WRITTEN TASK 1:
Arrange the entries as a JSON list of strings, one string for each line, with blank lines left out. Start with the line that contains "Looking at this" and go on through the last line of the entries.

PAGE:
★ ★ ★ ★ ★

I believe it and there's a few of them who post here but more on pm. I remember watching a few competitors sit down and eat breakfast a few years back before the wsm competition. Wow is all I can say. And then Brian shaw set down and ate at some restaurant with Phil and winner of a basketball game had to pay for dinner.


----------



## BigBob (Oct 23, 2014)

I just know how hard it is trying to get 4000 calories a day in! Now 3000 feels like a lot. I'm getting old.....


----------



## Phoe2006 (Oct 23, 2014)

Its all not clean food though. I've known someone who would devour a gallon of ice cream daily


----------



## Big-John (Oct 24, 2014)

I find it hard to believe. I'm shoving 4000 down a day right now and it can be tough. 10000 a day I can see.


----------



## MattG (Oct 24, 2014)

The fact that the article states he mainly eats turkey, rice and eggs makes the 20,000 calorie claim seem far fetched...because none of those are high calorie foods. Maybe he slams a few blenders worth of gainer every day.lol


----------



## Phoe2006 (Oct 24, 2014)

Meeting of Phil Heath and Brian Shaw - YouTube


----------



## Big-John (Oct 24, 2014)

I guess its possible. He is a big guy. 6'8 400 pounds is a lot of man. LOL


----------



## Sandpig (Oct 24, 2014)

★ ★ ★ ★ ★

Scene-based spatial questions
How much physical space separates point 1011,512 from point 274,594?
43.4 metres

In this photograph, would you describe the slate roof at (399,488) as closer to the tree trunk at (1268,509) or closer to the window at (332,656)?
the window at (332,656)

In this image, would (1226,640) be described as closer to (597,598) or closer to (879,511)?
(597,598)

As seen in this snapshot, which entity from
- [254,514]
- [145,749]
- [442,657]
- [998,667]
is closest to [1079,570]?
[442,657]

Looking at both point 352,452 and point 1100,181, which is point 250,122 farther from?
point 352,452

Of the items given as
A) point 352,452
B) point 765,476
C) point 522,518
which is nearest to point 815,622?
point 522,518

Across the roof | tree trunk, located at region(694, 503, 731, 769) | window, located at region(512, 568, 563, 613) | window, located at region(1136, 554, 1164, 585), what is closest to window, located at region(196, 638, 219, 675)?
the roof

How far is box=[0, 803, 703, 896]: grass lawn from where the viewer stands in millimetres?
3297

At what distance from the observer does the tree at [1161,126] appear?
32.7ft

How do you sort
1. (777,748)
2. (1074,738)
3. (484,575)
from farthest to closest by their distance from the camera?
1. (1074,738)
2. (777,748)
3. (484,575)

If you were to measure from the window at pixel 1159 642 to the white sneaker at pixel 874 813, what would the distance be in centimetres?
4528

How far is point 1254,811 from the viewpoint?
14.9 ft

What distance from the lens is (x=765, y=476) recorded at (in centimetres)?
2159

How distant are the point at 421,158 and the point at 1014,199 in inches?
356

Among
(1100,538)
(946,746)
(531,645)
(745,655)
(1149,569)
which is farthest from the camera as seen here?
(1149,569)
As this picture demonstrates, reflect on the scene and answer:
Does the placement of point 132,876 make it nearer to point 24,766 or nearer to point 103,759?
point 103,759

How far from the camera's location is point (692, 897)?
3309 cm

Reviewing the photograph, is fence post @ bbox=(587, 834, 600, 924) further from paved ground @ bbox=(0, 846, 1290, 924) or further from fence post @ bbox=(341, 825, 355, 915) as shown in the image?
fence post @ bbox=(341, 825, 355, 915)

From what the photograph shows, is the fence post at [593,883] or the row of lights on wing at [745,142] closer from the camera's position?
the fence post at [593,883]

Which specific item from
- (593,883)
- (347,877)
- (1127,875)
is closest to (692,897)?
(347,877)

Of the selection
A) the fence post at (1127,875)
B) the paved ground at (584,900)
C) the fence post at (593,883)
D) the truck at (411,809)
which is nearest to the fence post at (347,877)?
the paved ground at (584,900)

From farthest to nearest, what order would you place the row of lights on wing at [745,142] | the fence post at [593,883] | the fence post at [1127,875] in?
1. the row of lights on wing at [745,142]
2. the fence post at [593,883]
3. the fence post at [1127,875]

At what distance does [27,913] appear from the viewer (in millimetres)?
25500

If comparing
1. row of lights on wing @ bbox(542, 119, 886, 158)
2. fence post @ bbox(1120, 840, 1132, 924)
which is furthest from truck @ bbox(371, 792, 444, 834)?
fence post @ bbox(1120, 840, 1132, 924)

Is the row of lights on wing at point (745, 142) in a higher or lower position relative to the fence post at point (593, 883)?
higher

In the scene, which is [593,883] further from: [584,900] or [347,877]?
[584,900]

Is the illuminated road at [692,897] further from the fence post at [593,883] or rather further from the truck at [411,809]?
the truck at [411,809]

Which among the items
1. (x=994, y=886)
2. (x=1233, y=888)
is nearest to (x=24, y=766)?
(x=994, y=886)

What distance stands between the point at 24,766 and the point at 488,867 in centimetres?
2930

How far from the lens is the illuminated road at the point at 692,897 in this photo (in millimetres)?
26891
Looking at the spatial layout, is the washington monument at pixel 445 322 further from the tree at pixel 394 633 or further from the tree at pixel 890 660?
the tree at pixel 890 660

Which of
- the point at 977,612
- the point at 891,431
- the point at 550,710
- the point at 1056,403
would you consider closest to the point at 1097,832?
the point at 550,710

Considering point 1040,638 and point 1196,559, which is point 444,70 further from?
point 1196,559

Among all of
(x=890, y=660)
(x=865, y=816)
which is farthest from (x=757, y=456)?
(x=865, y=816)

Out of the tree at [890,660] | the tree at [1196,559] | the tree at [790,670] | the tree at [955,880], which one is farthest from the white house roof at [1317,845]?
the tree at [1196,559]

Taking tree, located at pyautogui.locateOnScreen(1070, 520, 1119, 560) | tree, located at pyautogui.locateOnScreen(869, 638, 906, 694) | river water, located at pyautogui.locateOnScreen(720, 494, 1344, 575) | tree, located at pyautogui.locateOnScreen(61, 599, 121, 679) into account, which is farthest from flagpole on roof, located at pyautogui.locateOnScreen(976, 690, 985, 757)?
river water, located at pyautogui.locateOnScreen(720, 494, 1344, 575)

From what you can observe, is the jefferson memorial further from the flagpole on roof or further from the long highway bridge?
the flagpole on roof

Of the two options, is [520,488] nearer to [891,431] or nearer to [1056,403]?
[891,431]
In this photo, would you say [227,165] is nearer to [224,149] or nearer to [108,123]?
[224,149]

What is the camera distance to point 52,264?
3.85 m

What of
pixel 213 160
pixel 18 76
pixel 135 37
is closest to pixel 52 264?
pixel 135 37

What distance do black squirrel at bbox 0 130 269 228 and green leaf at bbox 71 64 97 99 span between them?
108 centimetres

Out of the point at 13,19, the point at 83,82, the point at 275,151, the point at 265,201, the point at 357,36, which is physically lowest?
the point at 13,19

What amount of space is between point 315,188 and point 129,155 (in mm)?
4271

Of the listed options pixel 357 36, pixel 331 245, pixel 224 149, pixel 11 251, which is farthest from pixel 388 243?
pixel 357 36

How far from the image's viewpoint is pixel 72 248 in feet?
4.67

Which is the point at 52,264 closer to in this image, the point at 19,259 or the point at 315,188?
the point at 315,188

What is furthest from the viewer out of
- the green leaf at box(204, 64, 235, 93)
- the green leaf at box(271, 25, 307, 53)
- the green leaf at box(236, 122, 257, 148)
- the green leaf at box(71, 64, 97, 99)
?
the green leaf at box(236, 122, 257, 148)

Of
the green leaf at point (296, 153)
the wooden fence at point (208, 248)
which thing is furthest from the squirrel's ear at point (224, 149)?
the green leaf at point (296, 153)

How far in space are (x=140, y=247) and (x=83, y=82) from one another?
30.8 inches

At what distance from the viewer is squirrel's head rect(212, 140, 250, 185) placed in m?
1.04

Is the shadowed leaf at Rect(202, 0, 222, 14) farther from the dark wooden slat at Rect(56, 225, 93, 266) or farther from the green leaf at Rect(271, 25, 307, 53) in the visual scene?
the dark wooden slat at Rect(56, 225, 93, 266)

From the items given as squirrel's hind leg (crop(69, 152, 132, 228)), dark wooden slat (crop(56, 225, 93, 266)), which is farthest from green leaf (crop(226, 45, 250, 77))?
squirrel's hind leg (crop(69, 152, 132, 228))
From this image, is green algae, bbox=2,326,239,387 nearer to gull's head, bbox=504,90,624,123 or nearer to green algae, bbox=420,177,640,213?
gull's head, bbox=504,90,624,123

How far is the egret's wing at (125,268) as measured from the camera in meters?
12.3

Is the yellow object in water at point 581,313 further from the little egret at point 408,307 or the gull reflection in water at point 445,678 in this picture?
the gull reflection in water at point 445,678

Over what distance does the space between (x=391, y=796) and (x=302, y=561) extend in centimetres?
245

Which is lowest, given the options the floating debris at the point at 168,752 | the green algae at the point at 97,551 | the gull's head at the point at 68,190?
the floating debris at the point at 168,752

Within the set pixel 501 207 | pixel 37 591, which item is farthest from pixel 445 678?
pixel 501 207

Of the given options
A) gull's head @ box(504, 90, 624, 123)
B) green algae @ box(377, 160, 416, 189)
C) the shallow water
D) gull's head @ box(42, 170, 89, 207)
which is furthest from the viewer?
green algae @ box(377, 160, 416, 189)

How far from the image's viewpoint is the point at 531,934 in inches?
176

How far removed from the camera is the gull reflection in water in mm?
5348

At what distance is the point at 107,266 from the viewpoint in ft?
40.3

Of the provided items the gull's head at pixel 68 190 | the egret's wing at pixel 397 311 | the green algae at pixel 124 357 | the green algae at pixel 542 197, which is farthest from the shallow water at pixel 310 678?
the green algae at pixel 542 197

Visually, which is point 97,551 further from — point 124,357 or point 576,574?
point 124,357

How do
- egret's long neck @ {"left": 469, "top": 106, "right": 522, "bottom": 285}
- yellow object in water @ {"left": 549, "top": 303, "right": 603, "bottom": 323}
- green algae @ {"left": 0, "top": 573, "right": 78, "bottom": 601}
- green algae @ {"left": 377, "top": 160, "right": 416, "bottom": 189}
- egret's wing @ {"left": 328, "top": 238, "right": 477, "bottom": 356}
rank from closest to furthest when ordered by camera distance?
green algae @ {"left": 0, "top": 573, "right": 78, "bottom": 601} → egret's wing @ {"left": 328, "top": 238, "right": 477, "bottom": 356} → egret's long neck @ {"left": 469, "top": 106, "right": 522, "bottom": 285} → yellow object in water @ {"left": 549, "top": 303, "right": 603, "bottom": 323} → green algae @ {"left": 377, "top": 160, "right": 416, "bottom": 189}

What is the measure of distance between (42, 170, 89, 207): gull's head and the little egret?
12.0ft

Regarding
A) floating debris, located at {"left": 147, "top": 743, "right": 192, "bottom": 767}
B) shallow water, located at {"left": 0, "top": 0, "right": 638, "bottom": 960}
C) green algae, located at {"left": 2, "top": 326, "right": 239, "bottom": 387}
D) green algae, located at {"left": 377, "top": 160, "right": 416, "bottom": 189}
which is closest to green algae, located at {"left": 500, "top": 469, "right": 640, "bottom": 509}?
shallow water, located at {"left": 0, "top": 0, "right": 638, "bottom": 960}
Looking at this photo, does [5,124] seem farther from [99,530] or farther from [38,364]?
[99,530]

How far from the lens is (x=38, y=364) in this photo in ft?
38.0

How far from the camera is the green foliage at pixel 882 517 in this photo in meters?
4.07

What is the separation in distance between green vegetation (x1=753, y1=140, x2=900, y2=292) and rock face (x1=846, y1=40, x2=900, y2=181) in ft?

★ ★ ★ ★ ★

WRITTEN TASK 2:
Pick up the forum thread about eating thousands of calories a day and continue it from its final line.

TASK ANSWER 1:
[
  "Looking at this photo, does [5,124] seem farther from [99,530] or farther from [38,364]?",
  "[99,530]",
  "How far from the lens is (x=38, y=364) in this photo in ft?",
  "38.0",
  "How far from the camera is the green foliage at pixel 882 517 in this photo in meters?",
  "4.07",
  "What is the separation in distance between green vegetation (x1=753, y1=140, x2=900, y2=292) and rock face (x1=846, y1=40, x2=900, y2=181) in ft?"
]

TASK ANSWER 2:
MattG said:


> *The fact that the article states he mainly eats turkey, rice and eggs makes the 20,000 calorie claim seem far fetched*...because none of those are high calorie foods. Maybe he slams a few blenders worth of gainer every day.lol



Yea that's the problem I have with the statement.

If the article said he eats everything and anything he can get his hands on, It would be more believable.

Oh and I've met this guy before. Two years ago he competed in a show here. The man is F'n huge.


----------



## BigBob (Oct 24, 2014)

Phoe2006 said:


> Meeting of Phil Heath and Brian Shaw - YouTube


OK. Shaw is phucking huge. I could see him eating 1500 calories per meal x 6 meals,  But not 20,000. Whatever its still a massive amount of food. And that shit has got to cost him plenty.


----------



## Marshall (Oct 25, 2014)

Got to be calorie dense food.


----------



## Sandpig (Oct 25, 2014)

Marshall said:


> Got to be calorie dense food.



Exactly.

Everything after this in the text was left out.